Using ClimateR Catalog

from gdptools import ClimRCatData
import pandas as pd

# Query ClimateR catalog
catalog = pd.read_parquet("https://github.com/mikejohnson51/climateR-catalogs/releases/download/June-2024/catalog.parquet")
terraclimate = catalog.query("id == 'terraclim' & variable == 'aet'")

user_data = ClimRCatData(
    source_cat_dict={"aet": terraclimate.to_dict("records")[0]},
    target_gdf=basins,
    target_id="basin_id",
    source_time_period=["1980-01-01", "1980-12-31"]
)

📊 Use Cases & Examples

1. Climate Data Aggregation

TerraClimate monthly evapotranspiration to HUC12 basins
GridMET daily temperature/precipitation to administrative boundaries
CONUS404 high-resolution climate data to custom polygons
MERRA-2 reanalysis data to watershed polygons

2. Hydrologic Applications

Stream network analysis: Extract elevation profiles along river reaches using 3DEP data
Watershed statistics: Calculate basin-averaged climate variables
Flow routing: Grid-to-line interpolation for stream network analysis

3. Environmental Monitoring

Air quality: Aggregate gridded pollution data to census tracts
Land cover: Calculate fractional land use within administrative units
Biodiversity: Combine species habitat models with management areas

⚡ Performance Options

Processing Methods

"serial": Single-threaded processing (default, reliable)
"parallel": Multi-threaded processing (faster for large datasets)
"dask": Distributed processing (requires Dask cluster)

Memory Management

Chunked processing: Handle large datasets that don't fit in memory
Caching: Cache intermediate results for repeated operations
Efficient data structures: Optimized spatial indexing and intersection algorithms

Large-scale heuristics

Target polygons	Recommended engine	Notes
< 5k	`"serial"`	Fits comfortably in RAM; best for debugging
5k–50k	`"parallel"`	Run with `jobs=-1` and monitor memory usage
> 50k / nationwide	`"dask"`	Use a Dask cluster and consider 2,500–10,000 polygon batches

Persist the gridded dataset once, then iterate through polygon batches to keep memory flat.

Dataset excerpts
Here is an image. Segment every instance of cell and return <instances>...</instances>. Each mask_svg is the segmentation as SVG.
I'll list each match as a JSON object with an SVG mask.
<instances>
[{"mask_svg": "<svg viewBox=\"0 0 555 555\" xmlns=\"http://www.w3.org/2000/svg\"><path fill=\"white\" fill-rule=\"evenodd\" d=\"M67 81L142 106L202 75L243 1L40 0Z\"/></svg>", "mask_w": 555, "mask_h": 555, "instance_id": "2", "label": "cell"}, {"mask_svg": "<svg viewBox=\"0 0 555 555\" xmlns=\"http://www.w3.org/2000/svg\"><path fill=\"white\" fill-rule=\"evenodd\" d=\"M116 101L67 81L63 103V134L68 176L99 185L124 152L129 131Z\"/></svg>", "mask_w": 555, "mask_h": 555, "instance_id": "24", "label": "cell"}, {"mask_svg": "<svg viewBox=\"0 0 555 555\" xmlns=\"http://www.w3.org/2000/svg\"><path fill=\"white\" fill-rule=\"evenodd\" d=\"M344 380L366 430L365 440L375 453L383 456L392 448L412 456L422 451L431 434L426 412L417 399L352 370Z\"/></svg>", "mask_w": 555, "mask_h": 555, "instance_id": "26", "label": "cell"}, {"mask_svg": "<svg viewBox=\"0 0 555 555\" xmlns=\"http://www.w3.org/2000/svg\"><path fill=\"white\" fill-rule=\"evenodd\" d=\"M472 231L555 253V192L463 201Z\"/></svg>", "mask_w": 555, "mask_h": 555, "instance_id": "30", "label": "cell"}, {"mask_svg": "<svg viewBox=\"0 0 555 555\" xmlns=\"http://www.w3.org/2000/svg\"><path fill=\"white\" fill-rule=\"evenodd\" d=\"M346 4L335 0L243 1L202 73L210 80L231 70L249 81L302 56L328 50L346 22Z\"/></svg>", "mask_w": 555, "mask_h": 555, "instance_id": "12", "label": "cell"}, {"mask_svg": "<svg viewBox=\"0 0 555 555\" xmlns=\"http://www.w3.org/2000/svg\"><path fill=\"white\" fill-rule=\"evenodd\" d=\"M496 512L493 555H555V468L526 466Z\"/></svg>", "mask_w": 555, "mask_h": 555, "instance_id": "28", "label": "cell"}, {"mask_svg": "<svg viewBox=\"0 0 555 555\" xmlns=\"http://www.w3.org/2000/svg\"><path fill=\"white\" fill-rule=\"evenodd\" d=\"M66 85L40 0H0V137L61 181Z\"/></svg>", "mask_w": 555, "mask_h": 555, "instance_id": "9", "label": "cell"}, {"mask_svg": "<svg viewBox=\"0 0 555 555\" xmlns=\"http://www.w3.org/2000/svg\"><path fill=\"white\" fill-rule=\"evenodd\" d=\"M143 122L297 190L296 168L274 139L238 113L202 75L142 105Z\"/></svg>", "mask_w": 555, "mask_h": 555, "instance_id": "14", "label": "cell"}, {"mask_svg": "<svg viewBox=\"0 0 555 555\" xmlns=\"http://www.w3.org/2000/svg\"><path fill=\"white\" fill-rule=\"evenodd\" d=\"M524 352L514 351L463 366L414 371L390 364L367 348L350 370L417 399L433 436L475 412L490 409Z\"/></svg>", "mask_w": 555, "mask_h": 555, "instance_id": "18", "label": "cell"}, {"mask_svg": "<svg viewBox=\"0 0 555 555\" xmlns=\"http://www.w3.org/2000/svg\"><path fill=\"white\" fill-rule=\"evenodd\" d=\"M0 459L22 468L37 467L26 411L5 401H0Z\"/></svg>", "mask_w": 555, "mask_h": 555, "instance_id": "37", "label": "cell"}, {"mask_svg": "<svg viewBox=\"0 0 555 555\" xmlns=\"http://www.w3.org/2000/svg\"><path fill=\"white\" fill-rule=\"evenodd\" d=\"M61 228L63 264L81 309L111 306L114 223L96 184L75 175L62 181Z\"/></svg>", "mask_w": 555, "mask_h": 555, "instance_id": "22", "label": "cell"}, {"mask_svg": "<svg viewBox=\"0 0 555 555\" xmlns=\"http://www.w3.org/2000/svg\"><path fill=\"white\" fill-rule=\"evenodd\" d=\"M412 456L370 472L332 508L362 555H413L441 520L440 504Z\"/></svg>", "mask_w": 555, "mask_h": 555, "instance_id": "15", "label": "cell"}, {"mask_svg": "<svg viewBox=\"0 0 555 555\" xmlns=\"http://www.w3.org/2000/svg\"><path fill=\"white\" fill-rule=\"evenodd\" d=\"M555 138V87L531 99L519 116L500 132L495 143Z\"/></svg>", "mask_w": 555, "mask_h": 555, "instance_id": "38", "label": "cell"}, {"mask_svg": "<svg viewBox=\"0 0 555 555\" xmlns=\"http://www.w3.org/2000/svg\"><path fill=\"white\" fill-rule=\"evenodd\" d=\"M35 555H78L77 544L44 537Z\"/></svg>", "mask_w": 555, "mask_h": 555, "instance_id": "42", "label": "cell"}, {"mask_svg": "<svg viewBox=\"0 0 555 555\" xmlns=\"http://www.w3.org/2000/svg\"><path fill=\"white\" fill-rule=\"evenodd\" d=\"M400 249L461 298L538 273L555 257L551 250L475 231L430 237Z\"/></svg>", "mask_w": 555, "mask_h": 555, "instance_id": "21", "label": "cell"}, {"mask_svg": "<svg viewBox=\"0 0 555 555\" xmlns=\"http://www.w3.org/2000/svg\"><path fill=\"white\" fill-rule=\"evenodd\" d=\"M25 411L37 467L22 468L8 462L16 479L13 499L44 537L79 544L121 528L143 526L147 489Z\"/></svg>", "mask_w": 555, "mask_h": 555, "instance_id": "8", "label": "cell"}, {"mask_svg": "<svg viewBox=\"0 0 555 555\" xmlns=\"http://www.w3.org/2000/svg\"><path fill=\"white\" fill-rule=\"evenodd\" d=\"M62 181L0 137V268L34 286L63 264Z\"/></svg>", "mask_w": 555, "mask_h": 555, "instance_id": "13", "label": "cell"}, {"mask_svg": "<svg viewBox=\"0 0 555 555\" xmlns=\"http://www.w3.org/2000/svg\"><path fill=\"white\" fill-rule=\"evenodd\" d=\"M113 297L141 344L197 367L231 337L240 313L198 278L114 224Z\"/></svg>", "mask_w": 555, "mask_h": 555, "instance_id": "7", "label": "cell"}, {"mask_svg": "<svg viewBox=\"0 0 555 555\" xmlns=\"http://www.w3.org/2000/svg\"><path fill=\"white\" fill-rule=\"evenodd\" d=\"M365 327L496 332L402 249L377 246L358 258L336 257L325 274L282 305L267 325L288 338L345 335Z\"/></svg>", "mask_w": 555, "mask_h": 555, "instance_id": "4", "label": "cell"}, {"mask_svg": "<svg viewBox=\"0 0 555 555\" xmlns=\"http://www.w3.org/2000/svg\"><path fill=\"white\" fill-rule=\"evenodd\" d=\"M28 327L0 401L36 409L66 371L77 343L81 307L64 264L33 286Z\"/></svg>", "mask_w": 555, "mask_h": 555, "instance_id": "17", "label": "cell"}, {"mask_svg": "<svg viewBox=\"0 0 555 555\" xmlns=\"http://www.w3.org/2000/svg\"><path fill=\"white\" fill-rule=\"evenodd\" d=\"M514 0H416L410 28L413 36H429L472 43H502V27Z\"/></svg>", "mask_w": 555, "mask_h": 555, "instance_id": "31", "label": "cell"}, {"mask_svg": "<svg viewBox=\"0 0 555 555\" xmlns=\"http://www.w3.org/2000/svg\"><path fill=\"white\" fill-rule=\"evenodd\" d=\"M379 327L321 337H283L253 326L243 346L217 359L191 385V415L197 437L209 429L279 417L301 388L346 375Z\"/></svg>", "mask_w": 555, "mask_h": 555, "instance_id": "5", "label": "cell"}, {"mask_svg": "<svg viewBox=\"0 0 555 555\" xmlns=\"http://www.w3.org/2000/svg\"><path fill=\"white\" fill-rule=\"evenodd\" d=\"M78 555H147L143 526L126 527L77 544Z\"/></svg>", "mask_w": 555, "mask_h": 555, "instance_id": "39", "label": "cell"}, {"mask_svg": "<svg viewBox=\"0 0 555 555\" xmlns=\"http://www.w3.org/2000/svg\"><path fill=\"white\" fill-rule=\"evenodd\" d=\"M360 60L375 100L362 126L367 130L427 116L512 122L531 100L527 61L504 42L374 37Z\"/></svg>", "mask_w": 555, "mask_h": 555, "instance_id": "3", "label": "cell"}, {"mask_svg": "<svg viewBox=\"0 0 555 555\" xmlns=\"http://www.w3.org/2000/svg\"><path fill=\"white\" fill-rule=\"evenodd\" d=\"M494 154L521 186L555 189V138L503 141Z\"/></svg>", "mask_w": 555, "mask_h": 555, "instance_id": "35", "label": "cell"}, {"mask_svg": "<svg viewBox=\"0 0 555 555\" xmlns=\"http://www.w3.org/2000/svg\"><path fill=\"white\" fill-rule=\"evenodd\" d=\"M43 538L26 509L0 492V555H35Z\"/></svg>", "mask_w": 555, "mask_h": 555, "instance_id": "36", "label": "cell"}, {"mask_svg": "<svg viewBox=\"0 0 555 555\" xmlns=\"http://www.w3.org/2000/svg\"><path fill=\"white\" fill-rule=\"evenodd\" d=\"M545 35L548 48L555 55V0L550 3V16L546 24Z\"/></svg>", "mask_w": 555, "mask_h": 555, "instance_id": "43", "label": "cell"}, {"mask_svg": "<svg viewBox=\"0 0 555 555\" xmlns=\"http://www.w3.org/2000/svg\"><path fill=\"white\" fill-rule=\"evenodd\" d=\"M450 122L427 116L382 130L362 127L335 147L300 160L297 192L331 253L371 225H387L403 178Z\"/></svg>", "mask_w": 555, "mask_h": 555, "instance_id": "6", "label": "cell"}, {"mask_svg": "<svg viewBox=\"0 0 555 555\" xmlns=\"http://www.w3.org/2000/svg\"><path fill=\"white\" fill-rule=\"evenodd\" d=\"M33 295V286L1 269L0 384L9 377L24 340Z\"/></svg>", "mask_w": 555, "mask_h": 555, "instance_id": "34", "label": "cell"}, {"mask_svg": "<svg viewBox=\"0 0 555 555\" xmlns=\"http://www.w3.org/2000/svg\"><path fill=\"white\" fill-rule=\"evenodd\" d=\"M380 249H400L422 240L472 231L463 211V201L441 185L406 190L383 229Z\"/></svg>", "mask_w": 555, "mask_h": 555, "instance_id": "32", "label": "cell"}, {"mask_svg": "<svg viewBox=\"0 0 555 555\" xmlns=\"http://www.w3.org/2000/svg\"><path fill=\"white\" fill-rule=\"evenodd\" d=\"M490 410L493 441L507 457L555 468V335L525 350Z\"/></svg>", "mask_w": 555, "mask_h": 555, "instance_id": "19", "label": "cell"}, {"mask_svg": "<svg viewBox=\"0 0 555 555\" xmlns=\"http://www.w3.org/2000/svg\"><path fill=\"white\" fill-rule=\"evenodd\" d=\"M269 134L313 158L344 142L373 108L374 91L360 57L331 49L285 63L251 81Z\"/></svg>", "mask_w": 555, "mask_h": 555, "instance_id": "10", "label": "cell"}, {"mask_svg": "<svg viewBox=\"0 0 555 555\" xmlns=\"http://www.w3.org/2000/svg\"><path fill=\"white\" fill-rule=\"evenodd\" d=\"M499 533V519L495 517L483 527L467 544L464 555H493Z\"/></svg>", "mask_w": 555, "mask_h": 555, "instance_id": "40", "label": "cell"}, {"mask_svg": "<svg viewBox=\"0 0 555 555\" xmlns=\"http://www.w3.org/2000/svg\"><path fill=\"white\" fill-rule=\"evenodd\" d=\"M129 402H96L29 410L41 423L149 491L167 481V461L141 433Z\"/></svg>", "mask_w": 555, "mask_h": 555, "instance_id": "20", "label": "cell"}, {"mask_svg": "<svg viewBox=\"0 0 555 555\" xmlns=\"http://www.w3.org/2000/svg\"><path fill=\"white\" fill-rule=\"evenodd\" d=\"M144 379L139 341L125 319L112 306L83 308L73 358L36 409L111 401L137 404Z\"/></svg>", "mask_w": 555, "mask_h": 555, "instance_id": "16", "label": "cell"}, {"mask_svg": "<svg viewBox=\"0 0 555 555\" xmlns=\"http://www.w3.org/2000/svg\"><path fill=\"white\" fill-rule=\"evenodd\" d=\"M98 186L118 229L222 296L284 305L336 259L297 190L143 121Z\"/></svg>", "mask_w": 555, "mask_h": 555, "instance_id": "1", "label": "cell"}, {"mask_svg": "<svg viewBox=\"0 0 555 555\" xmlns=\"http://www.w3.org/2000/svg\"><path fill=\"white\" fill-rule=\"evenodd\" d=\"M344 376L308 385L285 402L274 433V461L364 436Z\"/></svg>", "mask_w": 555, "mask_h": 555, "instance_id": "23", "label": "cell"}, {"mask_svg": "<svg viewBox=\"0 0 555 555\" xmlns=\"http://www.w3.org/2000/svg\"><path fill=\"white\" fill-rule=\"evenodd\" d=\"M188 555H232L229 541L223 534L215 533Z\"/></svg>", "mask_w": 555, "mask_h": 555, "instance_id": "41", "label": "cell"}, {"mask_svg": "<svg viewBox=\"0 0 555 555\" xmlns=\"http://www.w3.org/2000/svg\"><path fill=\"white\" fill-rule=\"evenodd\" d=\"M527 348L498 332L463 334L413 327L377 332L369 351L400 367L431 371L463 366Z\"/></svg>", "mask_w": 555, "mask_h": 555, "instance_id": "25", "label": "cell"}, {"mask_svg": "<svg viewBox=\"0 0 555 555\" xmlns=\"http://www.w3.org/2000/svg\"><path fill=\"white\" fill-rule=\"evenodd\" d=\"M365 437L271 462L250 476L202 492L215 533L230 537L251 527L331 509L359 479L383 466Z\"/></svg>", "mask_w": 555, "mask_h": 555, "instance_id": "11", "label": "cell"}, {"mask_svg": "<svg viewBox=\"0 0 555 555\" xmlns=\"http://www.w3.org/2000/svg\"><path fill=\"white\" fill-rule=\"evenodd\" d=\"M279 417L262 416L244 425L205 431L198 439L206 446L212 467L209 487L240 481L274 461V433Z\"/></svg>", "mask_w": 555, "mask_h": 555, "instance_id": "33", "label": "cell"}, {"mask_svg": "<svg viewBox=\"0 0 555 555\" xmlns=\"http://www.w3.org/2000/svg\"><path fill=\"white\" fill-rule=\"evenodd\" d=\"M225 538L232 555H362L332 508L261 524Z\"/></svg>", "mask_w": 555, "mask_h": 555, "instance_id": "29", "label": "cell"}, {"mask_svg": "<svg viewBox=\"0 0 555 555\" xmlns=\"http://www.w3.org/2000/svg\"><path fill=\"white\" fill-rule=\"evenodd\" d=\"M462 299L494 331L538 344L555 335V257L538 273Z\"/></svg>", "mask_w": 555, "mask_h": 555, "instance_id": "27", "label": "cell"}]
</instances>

Short exercise
Quote the gdptools page above word for word, beginning at the words "3. Environmental Monitoring" and stopping after "(requires Dask cluster)".

Exercise solution
3. Environmental Monitoring

Air quality: Aggregate gridded pollution data to census tracts
Land cover: Calculate fractional land use within administrative units
Biodiversity: Combine species habitat models with management areas

⚡ Performance Options

Processing Methods

"serial": Single-threaded processing (default, reliable)
"parallel": Multi-threaded processing (faster for large datasets)
"dask": Distributed processing (requires Dask cluster)